Once the server is running, you can access the interactive API documentation:

* **Swagger UI**: [http://127.0.0.1:8080/docs](http://127.0.0.1:8080/docs)
* **ReDoc**: [http://127.0.0.1:8080/redoc](http://127.0.0.1:8080/redoc)

---

## VS Code Integration

### As a Copilot Tool (MCP)

You can connect this API directly to VS Code's Copilot Chat to create and interact with models.
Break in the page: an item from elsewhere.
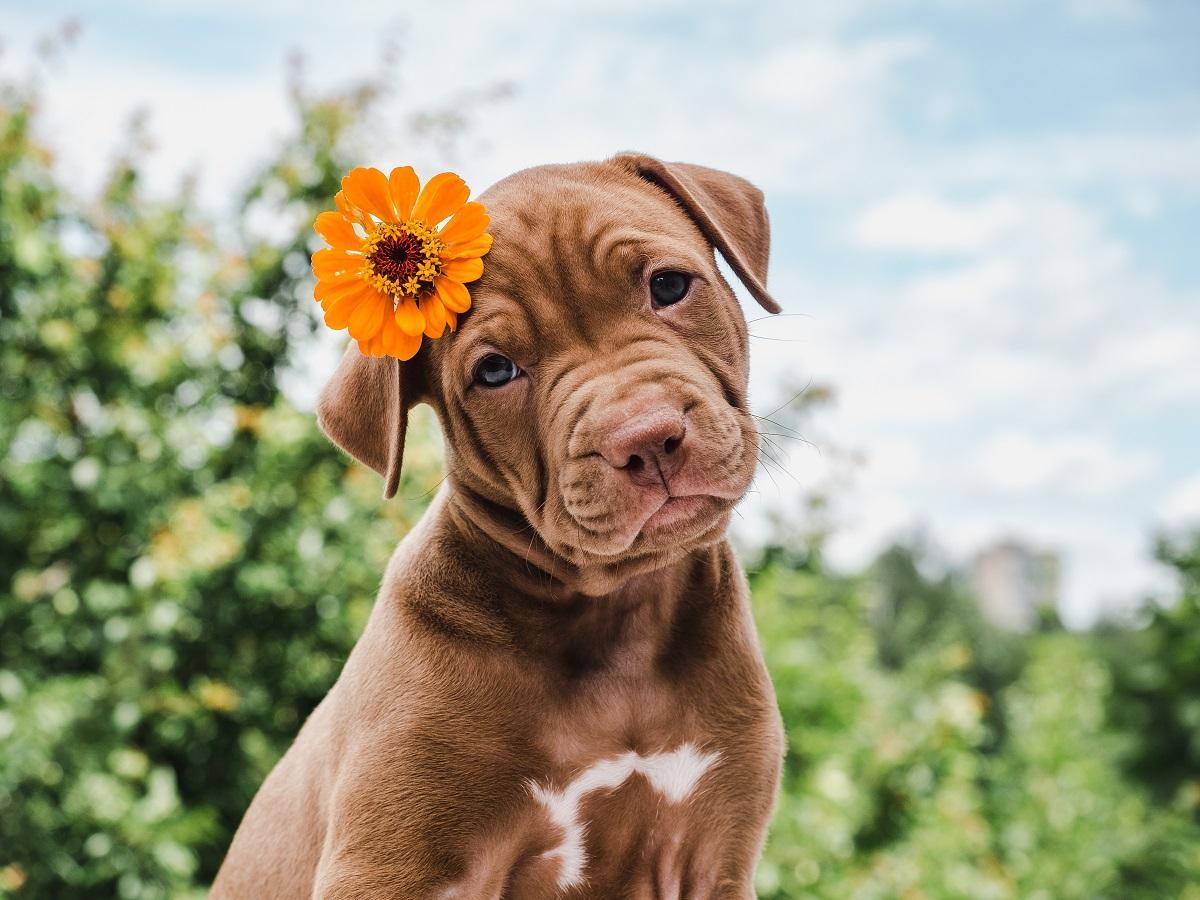 Câine maro cu alb pe fundal cu verdeață și cer. Are o floare portocalie pusă la ureche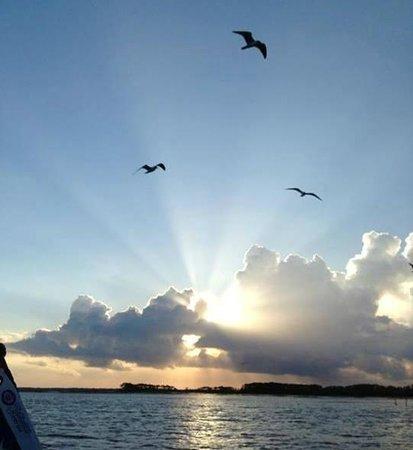 Sailing The Edge Of America - Folly Beach : Nature Smiling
1. Run the application using Docker or locally.
2. In VS Code, open the Copilot Chat panel.
3. Click the wrench icon ("Configure Tools...").
4. Scroll to the bottom and select `+ Add MCP Server`, then choose `HTTP`.
5. Enter the URL: `http://127.0.0.1:8080/mcp`

Copilot will now be able to use the API to launch and chat with BitNet instances.

### See Also - VSCode Extension!

For a more integrated experience, check out the companion VS Code extension:
* **GitHub**: [https://github.com/grctest/BitNet-VSCode-Extension](https://github.com/grctest/BitNet-VSCode-Extension)
* **Marketplace**: [https://marketplace.visualstudio.com/items?itemName=nftea-gallery.bitnet-vscode-extension](https://marketplace.visualstudio.com/items?itemName=nftea-gallery.bitnet-vscode-extension)

## License

This project is licensed under the MIT License. See the [LICENSE](LICENSE) file for details.